It was a lovely coincidence of insects – not just bees – and flowers on a sunny day before the burning record breaking heat.

The pollen seems extravagantly thrown about. I think it’s a hoverfly, not a bee. The lily is fragrant but not strikingly so, and is easy to grow. If you click on the picture it zooms in – does that work for you? – and you can see another, tiny insect just to the right of the fly, almost buried under an avalanche of pollen.

Here’s the lily in a accidental meeting with a sympathetic hollyhock, and in the background a buddleia called ‘Silver Anniversary’, I think. The buddleia doesn’t grow beyond about five feet, and has whitish-grey flowers throughout the year; its foliage is its main attraction.

I only know that there are five or six commonly seen species of bumble bees in our gardens, and that there are other bees that look like flies, and that there are hoverflies that look like bees or wasps, and that the more you look the more you see.

This is a famous variety of helenium in an unusual – what would you call it? – coppery, orangey pink. This was the day it first opened and was perfect. No insect graced it at that moment, though they often do. Heleniums are reasonably tolerant of dry soil, or tolerant of reasonably dry soil, but we have been watering this year. As with asters and other late flowering herbaceous plants you can pinch them out – cut off the top few inches – in May or early June to make them sturdier, less inclined to lean and fall over, and then they will flower a little later. They develop in the space of a few years into good sized clumps which can easily be divided in the winter.

Echinops or globe flowers are drought tolerant and great for bees. The biggest problem with them is that they are sometimes crippled and mutilated by aphids in spring. But I’m learning to see aphids as indicators of continued new-born insect vigour. They make vital food for the new born nestlings of some birds. A soft paste almost like breast milk until they graduate to solids. And aphids very rarely destroy a plant. They have complex life cycles and will migrate to a different host plant. Then the echinops recover.

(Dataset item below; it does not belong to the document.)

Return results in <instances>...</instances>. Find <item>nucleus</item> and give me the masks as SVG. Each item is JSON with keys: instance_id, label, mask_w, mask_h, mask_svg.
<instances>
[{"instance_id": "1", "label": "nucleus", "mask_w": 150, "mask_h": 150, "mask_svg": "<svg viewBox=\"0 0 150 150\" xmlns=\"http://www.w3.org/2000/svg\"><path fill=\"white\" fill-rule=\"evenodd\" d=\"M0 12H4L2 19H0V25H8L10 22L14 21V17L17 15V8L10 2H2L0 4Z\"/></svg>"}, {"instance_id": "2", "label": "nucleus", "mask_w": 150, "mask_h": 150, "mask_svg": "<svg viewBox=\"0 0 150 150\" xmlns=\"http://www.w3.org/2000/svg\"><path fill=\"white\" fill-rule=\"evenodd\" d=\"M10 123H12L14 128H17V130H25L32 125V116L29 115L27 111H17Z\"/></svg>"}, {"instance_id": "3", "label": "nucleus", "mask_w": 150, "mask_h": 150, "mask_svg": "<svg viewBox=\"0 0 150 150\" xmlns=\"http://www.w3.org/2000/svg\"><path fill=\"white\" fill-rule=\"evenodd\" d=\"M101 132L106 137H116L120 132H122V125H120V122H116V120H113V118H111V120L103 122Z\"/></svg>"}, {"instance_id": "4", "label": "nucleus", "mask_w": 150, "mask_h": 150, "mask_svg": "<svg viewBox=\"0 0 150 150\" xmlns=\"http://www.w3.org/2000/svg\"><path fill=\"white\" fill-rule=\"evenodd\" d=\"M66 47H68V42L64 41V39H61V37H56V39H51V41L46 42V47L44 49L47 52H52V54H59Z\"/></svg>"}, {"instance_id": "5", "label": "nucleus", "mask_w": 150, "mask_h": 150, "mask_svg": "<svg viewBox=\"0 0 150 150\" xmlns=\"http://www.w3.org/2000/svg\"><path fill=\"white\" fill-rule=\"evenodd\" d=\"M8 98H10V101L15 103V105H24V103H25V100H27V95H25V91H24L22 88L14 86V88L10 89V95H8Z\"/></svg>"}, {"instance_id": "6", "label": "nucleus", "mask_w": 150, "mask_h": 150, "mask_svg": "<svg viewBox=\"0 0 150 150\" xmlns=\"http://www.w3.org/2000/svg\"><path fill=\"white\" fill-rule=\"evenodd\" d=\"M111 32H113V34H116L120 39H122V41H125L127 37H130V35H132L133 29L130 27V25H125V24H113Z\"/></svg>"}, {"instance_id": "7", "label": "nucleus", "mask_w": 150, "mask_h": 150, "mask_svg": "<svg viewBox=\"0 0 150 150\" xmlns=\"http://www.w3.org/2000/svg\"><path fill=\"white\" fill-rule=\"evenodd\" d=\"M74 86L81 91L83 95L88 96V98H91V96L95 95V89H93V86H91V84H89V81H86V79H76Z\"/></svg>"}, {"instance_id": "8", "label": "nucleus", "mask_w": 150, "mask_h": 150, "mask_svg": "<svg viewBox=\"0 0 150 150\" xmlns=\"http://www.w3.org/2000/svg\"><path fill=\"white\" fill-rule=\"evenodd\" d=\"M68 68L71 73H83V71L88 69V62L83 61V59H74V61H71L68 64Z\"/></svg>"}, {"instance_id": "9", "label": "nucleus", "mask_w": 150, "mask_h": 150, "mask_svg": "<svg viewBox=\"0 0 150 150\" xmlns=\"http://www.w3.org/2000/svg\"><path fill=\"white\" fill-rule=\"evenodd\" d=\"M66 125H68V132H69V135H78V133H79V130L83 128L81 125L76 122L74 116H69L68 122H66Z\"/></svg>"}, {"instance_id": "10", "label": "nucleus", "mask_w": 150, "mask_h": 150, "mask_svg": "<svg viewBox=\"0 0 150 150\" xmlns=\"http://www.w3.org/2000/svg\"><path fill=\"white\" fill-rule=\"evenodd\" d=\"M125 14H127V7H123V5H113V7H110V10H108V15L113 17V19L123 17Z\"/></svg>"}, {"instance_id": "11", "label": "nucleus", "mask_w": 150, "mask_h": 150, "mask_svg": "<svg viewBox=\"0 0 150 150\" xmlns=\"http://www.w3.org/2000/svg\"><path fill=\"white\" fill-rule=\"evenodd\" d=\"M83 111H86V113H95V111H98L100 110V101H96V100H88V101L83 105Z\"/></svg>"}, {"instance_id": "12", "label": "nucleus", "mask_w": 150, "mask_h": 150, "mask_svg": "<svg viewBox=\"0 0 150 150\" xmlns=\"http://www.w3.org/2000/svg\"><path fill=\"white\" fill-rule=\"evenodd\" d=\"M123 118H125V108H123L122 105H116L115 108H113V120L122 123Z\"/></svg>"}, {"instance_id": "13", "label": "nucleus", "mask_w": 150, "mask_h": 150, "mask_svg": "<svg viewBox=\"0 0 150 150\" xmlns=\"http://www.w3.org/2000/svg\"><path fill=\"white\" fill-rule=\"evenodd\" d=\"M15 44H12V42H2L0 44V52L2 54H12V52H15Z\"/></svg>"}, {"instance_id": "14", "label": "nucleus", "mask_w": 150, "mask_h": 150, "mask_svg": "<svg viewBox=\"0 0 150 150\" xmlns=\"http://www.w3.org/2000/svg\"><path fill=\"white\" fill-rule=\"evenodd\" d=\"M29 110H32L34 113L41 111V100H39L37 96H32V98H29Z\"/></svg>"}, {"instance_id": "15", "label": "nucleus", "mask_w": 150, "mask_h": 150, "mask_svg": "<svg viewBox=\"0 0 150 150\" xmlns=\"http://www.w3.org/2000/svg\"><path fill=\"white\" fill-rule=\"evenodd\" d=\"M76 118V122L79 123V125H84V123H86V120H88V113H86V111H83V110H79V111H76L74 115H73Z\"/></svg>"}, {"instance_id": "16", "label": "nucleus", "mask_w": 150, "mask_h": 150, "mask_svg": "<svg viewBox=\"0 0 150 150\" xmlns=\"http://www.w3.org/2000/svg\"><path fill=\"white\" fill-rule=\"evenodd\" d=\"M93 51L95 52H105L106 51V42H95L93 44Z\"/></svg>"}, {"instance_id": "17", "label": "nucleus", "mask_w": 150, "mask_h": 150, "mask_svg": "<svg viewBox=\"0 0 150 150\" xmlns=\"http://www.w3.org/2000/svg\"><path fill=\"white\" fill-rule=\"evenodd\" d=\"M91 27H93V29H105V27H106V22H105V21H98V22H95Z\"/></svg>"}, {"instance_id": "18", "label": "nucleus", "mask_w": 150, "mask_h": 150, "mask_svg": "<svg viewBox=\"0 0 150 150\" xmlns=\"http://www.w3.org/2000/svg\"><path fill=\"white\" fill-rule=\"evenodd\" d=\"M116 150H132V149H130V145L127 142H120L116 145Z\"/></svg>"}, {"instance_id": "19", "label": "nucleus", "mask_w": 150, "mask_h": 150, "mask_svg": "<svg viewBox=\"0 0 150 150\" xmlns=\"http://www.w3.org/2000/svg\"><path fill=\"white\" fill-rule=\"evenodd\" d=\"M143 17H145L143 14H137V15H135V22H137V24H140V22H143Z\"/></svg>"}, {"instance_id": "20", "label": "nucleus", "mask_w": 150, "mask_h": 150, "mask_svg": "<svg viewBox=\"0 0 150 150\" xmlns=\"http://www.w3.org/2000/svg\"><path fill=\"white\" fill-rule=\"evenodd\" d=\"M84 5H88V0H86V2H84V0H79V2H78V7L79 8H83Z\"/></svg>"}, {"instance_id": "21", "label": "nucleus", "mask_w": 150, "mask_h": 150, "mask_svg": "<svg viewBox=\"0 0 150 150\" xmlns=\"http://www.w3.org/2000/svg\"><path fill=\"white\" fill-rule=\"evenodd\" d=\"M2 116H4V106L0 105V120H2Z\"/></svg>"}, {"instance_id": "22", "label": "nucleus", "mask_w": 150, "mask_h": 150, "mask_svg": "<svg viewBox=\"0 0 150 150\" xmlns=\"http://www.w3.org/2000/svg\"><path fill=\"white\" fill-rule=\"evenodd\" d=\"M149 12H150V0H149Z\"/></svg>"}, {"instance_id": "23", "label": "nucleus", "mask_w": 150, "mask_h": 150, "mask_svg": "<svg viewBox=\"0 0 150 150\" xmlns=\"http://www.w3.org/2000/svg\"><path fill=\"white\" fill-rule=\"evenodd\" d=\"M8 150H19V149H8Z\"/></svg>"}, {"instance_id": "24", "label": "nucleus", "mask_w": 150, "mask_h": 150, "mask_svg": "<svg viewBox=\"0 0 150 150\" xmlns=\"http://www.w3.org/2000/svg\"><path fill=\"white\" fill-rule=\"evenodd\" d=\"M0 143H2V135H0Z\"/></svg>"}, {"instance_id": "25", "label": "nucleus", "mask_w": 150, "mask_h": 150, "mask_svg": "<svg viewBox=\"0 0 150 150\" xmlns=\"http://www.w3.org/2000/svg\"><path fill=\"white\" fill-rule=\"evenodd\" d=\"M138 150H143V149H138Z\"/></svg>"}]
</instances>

Eryngiums are one of the very best flowers for dry places, and bees love them.

You can find out more about myrtle and eryngiums in my Garden Notes. http://garden notes no 26 Garden notes number nine, Eryngium giganteum, honesty again, slugs garden notes no 26, myrtle Myrtle is also loved by bees and likes hot, dry weather, though this year I noticed that the flowers didn’t last as long as usual and at St John’s, probably owing to a nearby London plane sucking water out of the soil, some of the leaves on the myrtle were prematurely turning yellow.

Note that all these native insects are enjoying alien immigrants

The cardoon is a spectacular – up to eight feet tall – close relative of the artichoke. Bees have to work hard to get at it

But they like a challenge.

This inula does not like dry weather. We’ve watered them a few times. Can’t bear to give them up, they’re so beautiful.


A great find from a few years ago. An easy, late flowering allium. Plant them in late autumn, they’re lke a small spring onion, not really a bulb. Good in pots or in any ordinary, poor soil, they gradually increase to a nice clump and flower well after nearly all the other alliums.


What is this moth doing out in the heat of the day? (on another allium.) So many insects and flowers are very hairy when you see them close-up.

Aka wall germander this a very tough and easy little mediterranean shrub. All it needs is a good trim in early spring.
Just one more, I couldn’t forget the thyme. I’m afraid I don’t know what kind this is, there are so many:

So much in such a small space, in the heart of London, hanging on!